Is it ever too late to report a sexual assault? There are no limitations on when you can report a sexual assault to the police, though sooner is better, as it's more likely they'll be able to gather evidence to support charges and prevent further victims. If you decide to pursue a civil case, there can be time limitations, but some provinces are moving to abolish those, too. In February, Ontario Bill 132 was given royal assent and is now law. There are no longer any limitation periods for suing for sexual assault in Ontario.
What's the difference between sexual assault, harassment and abuse?
Sexual assault occurs when force or the threat of force is applied without consent. Under the Criminal Code, it falls under the broader definition of assault. There are three levels of sexual assault: sexual assault, sexual assault with a weapon and aggravated sexual assault. It can be anything from an unwanted butt grab to rape.

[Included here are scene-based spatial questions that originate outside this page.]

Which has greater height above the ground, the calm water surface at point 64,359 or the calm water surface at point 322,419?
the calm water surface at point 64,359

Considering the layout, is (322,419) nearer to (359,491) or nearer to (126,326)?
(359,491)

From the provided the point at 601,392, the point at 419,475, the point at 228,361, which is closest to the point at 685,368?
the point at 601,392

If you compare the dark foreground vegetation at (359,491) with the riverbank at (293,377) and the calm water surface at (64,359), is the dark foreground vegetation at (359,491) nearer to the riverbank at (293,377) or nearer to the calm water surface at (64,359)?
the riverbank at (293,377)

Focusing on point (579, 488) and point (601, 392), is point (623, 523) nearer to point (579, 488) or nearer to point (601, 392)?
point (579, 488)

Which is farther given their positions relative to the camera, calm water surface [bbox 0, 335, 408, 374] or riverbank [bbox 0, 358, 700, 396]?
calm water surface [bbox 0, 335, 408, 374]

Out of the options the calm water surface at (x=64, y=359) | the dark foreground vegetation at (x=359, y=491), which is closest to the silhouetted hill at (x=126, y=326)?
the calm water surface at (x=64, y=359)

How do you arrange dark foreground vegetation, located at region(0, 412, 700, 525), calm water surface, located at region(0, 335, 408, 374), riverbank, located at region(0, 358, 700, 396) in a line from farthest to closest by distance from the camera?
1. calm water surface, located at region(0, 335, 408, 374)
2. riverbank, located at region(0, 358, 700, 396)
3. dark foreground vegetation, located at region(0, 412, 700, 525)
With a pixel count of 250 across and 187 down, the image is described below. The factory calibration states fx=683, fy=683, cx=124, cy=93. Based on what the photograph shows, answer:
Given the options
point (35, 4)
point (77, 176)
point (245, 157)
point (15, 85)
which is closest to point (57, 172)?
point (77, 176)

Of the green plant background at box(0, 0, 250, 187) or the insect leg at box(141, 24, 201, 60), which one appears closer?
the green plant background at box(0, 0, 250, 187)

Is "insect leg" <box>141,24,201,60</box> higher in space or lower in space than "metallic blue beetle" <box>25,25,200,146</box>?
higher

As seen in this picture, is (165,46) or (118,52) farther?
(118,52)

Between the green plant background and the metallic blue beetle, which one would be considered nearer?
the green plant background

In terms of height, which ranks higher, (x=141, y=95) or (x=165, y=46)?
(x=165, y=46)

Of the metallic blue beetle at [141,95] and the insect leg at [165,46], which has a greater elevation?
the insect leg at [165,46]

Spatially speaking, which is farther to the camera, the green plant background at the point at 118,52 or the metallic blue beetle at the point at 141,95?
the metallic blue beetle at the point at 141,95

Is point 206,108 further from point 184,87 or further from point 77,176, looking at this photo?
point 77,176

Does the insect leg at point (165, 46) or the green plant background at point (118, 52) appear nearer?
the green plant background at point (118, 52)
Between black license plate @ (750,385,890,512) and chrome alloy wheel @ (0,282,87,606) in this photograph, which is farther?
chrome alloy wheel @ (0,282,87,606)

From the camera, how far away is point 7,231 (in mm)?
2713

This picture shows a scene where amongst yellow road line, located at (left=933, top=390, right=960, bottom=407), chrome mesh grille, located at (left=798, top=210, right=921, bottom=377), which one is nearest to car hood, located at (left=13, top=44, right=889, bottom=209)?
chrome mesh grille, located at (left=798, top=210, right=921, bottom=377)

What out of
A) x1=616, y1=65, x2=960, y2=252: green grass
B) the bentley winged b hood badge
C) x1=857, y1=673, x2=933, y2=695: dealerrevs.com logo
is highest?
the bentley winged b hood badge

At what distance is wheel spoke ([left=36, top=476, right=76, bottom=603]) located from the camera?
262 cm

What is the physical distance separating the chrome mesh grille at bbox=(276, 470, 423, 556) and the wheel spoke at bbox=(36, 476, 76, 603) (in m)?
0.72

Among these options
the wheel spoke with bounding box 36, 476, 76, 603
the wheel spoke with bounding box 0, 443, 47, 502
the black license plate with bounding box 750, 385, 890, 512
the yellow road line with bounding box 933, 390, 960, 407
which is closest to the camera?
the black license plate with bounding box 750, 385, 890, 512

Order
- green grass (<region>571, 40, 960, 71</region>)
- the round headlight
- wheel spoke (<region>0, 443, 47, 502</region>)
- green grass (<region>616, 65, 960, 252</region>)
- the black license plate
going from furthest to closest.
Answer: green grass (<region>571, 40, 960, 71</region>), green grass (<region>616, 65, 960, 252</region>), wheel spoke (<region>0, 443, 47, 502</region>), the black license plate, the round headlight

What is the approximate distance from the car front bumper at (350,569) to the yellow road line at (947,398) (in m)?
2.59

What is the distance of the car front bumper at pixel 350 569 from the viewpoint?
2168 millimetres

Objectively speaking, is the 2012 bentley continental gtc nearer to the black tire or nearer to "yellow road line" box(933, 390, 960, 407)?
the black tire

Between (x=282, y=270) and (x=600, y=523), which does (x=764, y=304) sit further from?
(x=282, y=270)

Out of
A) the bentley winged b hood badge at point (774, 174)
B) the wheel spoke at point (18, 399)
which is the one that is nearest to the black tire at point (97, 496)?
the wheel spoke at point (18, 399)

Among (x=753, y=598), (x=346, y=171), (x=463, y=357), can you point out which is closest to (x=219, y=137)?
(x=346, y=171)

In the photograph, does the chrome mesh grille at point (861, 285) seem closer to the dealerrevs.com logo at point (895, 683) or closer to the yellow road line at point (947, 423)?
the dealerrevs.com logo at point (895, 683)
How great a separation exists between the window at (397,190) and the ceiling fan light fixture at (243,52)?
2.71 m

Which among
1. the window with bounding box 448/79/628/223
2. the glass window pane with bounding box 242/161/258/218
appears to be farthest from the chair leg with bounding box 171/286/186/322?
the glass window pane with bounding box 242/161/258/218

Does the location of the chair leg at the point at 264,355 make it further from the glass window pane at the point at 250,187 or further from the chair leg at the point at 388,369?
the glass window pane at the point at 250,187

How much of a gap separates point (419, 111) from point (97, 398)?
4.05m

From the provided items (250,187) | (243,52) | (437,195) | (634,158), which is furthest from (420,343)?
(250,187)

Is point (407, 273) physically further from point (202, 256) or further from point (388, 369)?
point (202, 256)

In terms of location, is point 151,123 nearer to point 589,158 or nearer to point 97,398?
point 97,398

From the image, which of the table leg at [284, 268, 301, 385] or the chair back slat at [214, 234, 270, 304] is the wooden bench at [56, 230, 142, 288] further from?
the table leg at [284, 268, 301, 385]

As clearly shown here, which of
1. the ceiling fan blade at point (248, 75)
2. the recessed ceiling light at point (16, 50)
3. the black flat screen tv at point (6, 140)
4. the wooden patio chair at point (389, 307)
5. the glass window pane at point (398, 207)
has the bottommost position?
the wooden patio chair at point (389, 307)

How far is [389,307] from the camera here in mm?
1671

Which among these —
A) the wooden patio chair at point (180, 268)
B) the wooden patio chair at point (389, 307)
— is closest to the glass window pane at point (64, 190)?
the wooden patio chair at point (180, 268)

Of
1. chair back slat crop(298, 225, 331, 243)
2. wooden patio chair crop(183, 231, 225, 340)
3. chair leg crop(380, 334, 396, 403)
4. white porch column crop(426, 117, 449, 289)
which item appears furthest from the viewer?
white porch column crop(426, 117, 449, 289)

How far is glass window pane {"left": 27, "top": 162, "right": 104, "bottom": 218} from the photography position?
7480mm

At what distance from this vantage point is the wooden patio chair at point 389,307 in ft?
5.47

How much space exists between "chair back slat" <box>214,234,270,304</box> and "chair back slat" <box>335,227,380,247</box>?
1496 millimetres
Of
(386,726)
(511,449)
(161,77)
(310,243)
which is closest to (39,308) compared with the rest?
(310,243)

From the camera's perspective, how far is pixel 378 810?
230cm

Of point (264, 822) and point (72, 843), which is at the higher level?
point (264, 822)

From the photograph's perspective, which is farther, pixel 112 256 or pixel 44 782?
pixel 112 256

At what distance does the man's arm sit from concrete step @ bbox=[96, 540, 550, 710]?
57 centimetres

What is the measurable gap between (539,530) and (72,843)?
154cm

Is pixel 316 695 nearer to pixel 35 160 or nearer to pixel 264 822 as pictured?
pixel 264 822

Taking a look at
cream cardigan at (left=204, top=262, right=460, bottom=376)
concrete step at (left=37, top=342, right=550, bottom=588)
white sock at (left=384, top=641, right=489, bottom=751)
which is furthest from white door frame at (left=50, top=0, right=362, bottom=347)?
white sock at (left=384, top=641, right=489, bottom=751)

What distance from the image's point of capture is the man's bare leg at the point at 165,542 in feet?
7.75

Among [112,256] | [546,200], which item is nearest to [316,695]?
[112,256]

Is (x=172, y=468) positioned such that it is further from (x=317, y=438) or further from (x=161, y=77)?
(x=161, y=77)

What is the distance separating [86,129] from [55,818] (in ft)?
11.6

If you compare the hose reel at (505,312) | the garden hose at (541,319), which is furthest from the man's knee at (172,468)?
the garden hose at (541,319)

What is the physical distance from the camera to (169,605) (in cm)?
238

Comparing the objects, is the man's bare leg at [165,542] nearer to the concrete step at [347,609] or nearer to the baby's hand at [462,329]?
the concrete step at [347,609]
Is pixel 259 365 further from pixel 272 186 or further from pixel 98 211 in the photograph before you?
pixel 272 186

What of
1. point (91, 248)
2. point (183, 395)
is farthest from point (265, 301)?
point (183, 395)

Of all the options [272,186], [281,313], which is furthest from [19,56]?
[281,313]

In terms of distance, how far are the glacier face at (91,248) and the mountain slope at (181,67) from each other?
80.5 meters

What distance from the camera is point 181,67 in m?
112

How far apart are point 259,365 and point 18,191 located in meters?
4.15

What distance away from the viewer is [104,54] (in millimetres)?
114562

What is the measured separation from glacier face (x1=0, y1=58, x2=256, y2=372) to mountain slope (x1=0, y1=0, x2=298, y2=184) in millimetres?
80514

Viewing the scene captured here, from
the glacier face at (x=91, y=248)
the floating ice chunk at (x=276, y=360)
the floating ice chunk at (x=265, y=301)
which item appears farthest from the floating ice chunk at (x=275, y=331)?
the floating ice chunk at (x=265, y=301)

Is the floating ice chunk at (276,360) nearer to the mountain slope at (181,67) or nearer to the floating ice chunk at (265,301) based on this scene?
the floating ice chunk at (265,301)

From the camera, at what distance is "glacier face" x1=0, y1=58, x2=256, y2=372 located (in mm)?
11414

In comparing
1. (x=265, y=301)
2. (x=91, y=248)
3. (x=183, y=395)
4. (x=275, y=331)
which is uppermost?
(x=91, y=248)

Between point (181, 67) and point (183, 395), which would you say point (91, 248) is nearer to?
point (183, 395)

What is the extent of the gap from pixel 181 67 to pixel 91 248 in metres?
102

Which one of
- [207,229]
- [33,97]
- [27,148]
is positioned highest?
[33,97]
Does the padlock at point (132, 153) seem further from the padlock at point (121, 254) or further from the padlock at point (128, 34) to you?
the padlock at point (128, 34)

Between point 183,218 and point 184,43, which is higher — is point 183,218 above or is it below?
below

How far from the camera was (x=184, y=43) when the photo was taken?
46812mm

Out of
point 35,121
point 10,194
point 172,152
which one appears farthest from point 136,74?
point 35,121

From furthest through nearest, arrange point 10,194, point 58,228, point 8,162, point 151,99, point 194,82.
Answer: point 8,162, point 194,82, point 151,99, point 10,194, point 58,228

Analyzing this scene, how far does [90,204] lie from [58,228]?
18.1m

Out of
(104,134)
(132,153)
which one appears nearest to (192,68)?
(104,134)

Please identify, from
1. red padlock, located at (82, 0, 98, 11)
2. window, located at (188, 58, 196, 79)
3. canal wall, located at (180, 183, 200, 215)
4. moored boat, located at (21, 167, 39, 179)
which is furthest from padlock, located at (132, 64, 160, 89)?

Sexual harassment may be repetitive, and if it involves physical contact, it's usually a nonsexual touch, like a hug or a shoulder rub. It can be very subtle and seemingly mild—think raunchy jokes circulated via email at work, asking inappropriate questions about a person's sex life or invading someone's personal space. Harassment is further defined by each province and territory.
Sexual abuse "is a term more often used in civil cases to describe a one-time incident or an ongoing assault of a sexual nature," explains Toronto lawyer Simona Jellinek, who specializes in civil sexual assault cases, adding that the code doesn't distinguish between assault and abuse.
I've been sexually assaulted. What should I do now?
Your first priority is to look after yourself. For some survivors, this means seeing a counsellor or a therapist; for others, it could mean disclosing to a trusted friend.